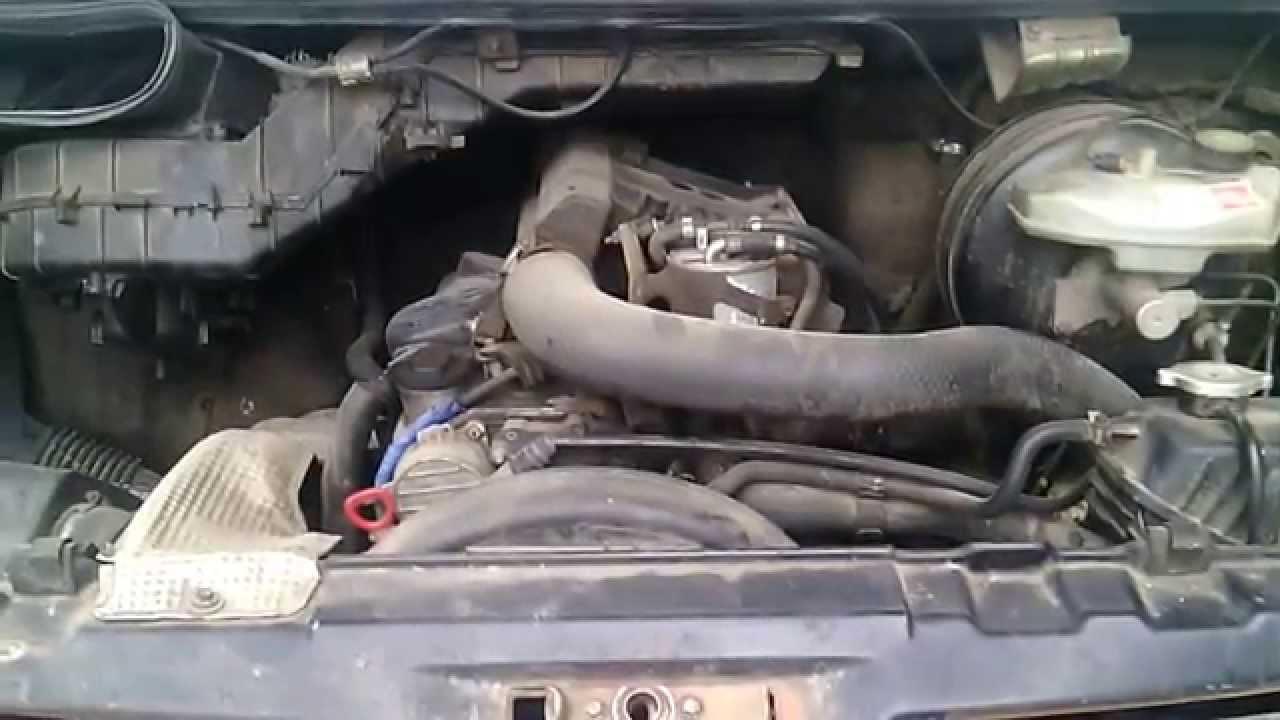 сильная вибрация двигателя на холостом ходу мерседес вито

...

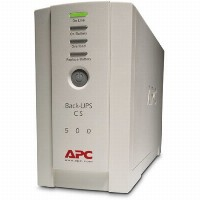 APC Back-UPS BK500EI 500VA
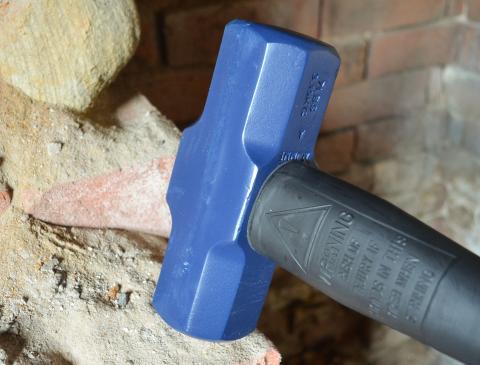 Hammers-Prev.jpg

* * *

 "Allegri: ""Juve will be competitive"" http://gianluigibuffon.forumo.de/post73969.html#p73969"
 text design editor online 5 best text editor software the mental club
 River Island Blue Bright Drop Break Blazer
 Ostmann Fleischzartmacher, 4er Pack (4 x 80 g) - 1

» YOUR INSTRUCTIONS: Within the listing above, extract exactly the lines from the line with "text design editor" to the line with "Ostmann Fleischzartmacher, 4er", the two named lines included, and no others.

» SOLUTION:
 text design editor online 5 best text editor software the mental club
 River Island Blue Bright Drop Break Blazer
 Ostmann Fleischzartmacher, 4er Pack (4 x 80 g) - 1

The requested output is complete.